| SET TASK |
Output the lines starting with the one that contains "What distance is" and ending with the last line as a JSON list of strings, one string per line, with blank lines omitted.

| EXTRACTED RECORDS |
------------------------------------------------
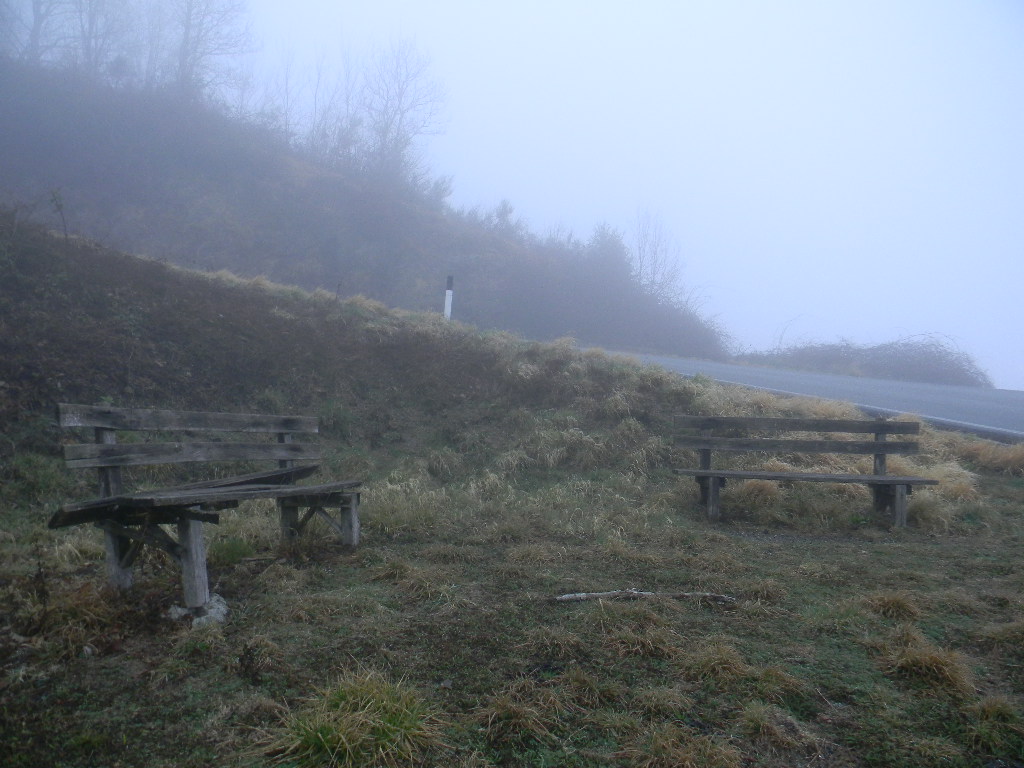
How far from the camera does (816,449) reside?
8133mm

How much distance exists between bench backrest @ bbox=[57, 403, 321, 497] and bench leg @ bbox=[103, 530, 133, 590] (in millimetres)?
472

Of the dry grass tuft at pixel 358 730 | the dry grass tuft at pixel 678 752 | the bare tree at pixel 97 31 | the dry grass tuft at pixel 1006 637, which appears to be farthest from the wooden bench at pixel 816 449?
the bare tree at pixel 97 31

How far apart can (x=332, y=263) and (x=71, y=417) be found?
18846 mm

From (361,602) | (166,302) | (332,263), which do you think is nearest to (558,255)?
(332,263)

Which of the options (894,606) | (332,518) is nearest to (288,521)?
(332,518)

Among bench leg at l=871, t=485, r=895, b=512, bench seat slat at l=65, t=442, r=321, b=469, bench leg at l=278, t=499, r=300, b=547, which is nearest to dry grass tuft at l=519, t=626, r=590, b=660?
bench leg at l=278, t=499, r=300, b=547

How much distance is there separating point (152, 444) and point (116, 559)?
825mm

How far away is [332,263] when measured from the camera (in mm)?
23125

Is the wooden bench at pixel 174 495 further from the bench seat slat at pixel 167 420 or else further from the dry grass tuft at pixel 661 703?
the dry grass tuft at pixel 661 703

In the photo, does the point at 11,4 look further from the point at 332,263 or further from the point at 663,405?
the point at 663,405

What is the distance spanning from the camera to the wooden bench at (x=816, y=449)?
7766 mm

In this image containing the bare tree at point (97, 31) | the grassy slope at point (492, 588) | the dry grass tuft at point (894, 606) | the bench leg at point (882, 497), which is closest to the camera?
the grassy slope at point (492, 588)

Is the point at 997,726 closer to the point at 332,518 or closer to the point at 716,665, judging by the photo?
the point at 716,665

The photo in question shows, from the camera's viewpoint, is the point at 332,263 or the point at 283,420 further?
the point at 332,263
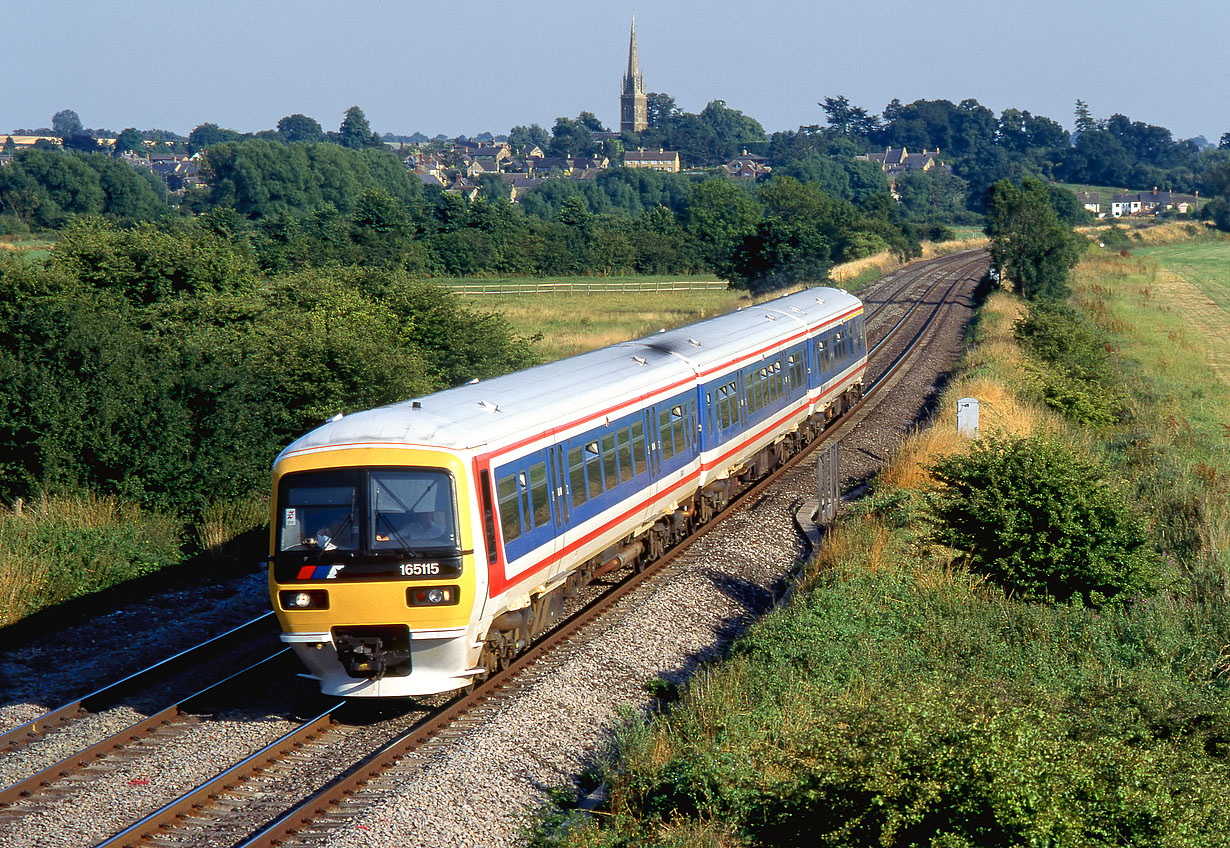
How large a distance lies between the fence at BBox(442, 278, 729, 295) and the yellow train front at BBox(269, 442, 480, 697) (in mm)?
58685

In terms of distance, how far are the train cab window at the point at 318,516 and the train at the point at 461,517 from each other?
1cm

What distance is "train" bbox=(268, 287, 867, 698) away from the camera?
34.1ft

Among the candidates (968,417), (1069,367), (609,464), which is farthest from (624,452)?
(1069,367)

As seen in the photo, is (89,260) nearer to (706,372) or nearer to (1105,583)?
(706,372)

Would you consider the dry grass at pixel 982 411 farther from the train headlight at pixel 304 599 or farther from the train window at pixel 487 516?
------------------------------------------------
| TASK RESULT |
[
  "What distance is \"train\" bbox=(268, 287, 867, 698) away from the camera?",
  "34.1ft",
  "Among the candidates (968,417), (1069,367), (609,464), which is farthest from (624,452)?",
  "(1069,367)",
  "As seen in the photo, is (89,260) nearer to (706,372) or nearer to (1105,583)?",
  "(706,372)",
  "Would you consider the dry grass at pixel 982 411 farther from the train headlight at pixel 304 599 or farther from the train window at pixel 487 516?"
]